Tuttle led something of a dual existence as director, movies like The Glass Key, alternating with breezy Bing Crosby musicals such as Waikiki Wedding (1937), and offbeat vehicles such as Charlie McCarthy, Detective (1939). Tuttle was respected at Paramount, where he was one of the studio's most reliable directors. All of his movies made money, most made lots of it, and all were done on time and budget. But it wasn't until 1942 that he emerged as a recognized stylist with This Gun for Hire, a genre-defining work in the field of film noir. The movie (based on Graham Greene's novel A Gun For Sale) was a spellbinding thriller, ominous and threatening in mood and showing a psychological depth unique for the time. And it also made stars of both Alan Ladd and Veronica Lake. Tuttle's work was interrupted by the onset of World War II. Among the relative handful of movies that he got to do was The Hour Before Dawn (1944), a well-intentioned wartime thriller based on a book by Somerset Maugham, in which Lake embarrasses herself terribly trying to affect an Austrian accent and portray a villain. In 1945, however, Bing Crosby -- who was now starting to produce his own movies -- chose Tuttle to direct the first of them, The Great John L. Then, in 1947, his career ground to a temporary halt with the onset of the first of the House Un-American Activities Committee hearings on supposed Communist infiltration of the movie industry. Tuttle had joined the Communist Party in 1937 out of a sincere belief opposing Hitler's rise to power, and remained a member for a decade until he recognized that the Communists represented a threat to the United States. He suddenly was unable to get work and even found his name being removed from projects he'd done in the past. In 1949 Tuttle moved to Europe, settling in Vienna and resumed filmmaking in France with Gunman in the Streets (1950), an unusual (and mostly superb) American-French production starring Dane Clark and Simone Signoret. This movie didn't open in America for a half-century, and a year after finishing it Tuttle returned to America to testify before the House Committee where he named and denounced many fellow directors and writers (all of whom, by that late date, were already known to the committee).

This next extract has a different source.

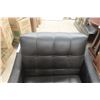 Image 3 : Leather/Leather Style Living Room Chair (1 Leg Loose)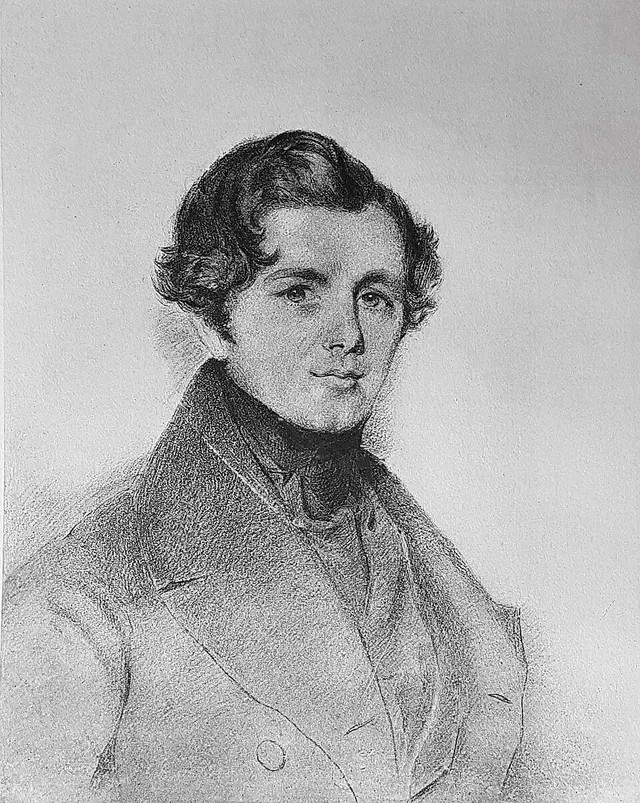 William John Burchell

Even with his name cleared, it wasn't until the mid-'50s that Tuttle was able to resume making movies in the United States on anything resembling a full-time basis. In 1956, he made A Cry in the Night, a thriller about a psychopath (Raymond Burr) who kidnaps the daughter (Natalie Wood) of a police officer (Edmond O'Brien). He closed out his career in a genre that was new to him -- science fiction -- on The Island of Lost Women (1959), which, ironically, starred fellow blacklistee Alan Napier. Both movies showed his ability to tell a story undiminished, despite the interruption to his work.